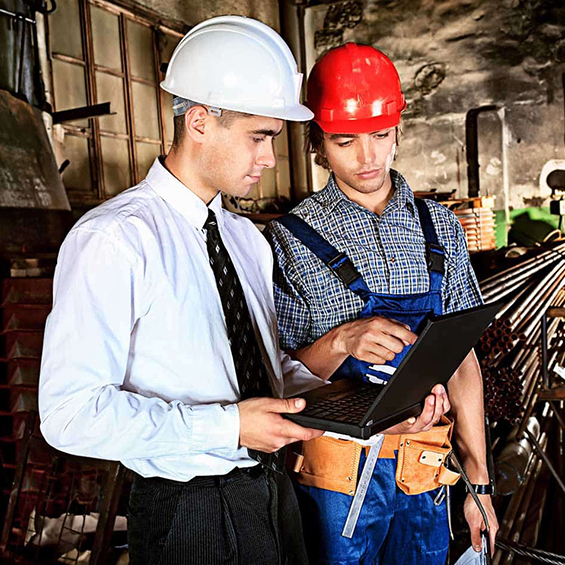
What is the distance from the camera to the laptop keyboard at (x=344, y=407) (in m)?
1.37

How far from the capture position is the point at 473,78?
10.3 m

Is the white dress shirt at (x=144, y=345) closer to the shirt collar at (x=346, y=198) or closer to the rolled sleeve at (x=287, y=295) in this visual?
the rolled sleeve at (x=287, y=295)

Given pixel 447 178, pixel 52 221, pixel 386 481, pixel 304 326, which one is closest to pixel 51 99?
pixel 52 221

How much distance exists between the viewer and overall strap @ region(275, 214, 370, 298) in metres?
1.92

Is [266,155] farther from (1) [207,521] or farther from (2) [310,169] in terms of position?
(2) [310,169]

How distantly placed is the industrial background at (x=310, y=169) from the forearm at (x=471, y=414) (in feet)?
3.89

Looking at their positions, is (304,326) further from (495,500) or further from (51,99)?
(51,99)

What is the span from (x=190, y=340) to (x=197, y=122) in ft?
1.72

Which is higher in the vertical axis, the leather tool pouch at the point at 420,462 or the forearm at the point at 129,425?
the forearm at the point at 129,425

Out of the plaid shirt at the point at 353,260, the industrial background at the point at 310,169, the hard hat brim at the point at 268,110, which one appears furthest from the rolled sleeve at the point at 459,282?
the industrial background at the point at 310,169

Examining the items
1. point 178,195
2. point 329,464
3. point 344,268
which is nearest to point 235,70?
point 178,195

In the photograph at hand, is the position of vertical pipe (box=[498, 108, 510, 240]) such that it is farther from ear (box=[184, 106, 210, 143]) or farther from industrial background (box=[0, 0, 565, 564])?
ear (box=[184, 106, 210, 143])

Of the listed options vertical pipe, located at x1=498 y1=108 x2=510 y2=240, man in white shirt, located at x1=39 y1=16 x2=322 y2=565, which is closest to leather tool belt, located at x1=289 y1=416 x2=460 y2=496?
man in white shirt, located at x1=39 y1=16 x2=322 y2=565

» Exercise details
Copy out the listing above word for word, starting at the line that contains "Out of the plaid" and ending with the last line of the listing.

» Task result
Out of the plaid shirt at the point at 353,260, the industrial background at the point at 310,169, the hard hat brim at the point at 268,110, which one appears furthest from the rolled sleeve at the point at 459,282?
the industrial background at the point at 310,169

Examining the items
1. point 178,195
2. point 329,464
3. point 344,268
which is nearest to point 235,70?
point 178,195

In the photograph at hand, is the position of vertical pipe (box=[498, 108, 510, 240]) such that it is farther from ear (box=[184, 106, 210, 143]) or farther from industrial background (box=[0, 0, 565, 564])?
ear (box=[184, 106, 210, 143])

Of the listed options vertical pipe, located at x1=498 y1=108 x2=510 y2=240, man in white shirt, located at x1=39 y1=16 x2=322 y2=565, which is closest to leather tool belt, located at x1=289 y1=416 x2=460 y2=496?
man in white shirt, located at x1=39 y1=16 x2=322 y2=565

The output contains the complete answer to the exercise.